Arkansas Governor Mike Huckabee is tickled by the rampant speculation that he will seek the presidency. Officially, he's "keeping all options open," which is another way of saying he's trying to figure out how much money he could raise. If Huckabee does run, he would have to find a way--as Governor Bill Clinton did in 1992--to divert attention from some of the state's dreary realities, like a high poverty rate, relatively large numbers of unimmunized toddlers and poor ACT scores. Still, like Clinton, Huckabee has approached his state's troubles with energy and innovation, and he has enjoyed some successes. Most notably, he created ARKids First, which offers health insurance to poor children and has helped reduce the percentage of uninsured Arkansans under 18 to 9% in 2003-04, compared with 12% for the nation and 21% for neighboring Texas. Since he became Governor in July 1996, welfare rolls have declined by nearly half, and last year the state's economy grew 4.4%, beating the national average of 4.2%.

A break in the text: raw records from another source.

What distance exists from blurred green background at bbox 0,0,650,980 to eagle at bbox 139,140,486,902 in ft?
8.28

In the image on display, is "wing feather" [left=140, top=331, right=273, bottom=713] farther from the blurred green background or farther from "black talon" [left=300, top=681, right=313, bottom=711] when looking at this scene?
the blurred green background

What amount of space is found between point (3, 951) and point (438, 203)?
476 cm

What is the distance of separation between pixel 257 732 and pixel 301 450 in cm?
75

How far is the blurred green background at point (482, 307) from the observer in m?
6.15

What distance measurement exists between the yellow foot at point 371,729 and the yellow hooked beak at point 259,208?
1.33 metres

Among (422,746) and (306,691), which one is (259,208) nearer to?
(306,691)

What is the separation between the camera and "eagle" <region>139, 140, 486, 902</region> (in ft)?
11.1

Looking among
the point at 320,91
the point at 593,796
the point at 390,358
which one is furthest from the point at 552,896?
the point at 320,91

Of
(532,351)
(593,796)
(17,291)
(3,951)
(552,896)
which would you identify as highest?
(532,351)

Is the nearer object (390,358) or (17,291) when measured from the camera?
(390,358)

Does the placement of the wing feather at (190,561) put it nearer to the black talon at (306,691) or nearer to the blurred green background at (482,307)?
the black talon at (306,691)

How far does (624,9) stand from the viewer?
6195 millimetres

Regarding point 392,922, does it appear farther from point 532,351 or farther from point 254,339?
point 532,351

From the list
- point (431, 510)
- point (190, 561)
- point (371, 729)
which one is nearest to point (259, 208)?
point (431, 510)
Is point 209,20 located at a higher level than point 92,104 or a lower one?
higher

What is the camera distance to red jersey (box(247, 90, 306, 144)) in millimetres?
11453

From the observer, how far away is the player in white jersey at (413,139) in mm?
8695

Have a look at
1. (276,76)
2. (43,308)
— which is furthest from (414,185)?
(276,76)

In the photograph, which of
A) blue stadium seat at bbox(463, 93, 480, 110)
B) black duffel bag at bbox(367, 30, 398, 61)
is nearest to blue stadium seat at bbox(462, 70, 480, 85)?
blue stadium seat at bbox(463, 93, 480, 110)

But Huckabee, 50, is a good Governor, not just for what he has done but also for who he has become, personally and politically. He is literally half the man he used to be, having lost 110 lbs. after learning in 2002 that he has diabetes and suffering chest pains a year later. He now exercises with martial regularity. More important, but less noted, has been Huckabee's political transformation. In his early years as Lieutenant Governor and then in the top job, he offered little more than anti-Clinton resentment and capering populism; in 1996 he warned of "environmental wackos who ... want to tell us what kind of deodorant we can use." Huckabee is now a mature, consensus-building conservative who earns praise from fellow Evangelicals and, occasionally, liberal Democrats.
In 1997 he surprised some Republicans by introducing ARKids First, and a year later he decided that all the state's proceeds from the tobacco industry lawsuit settlement should go to health education, antismoking campaigns and--get this--Medicaid expansion. Partly because of opposition from his own party, Huckabee's tobacco plan got bottled up in the Arkansas house. So he put it before voters, and the referendum passed, 64% to 36%, in 2000. Huckabee also helped persuade voters to increase their own gas taxes to fund long-overdue highway repairs in 1999. The previous Governor, Jim Guy Tucker, Clinton's Democratic successor, had tried and failed to pass a highway program.
Spreading the word about his newfound health is Huckabee's top mission now. This summer he began a one-year chairmanship of the National Governors Association, from which he has launched a Healthy America project to encourage fitness. He believes that because his own gourmandise was so legendary--he used to eat entire bowls of buttermilk dressing with his salads--he can persuade fellow bubbas to exercise and eat better. "I cannot completely describe just how contemptuous I was of exercise and those who engaged in it regularly," he writes in his book Quit Digging Your Grave with a Knife and Fork. In May he ran a marathon.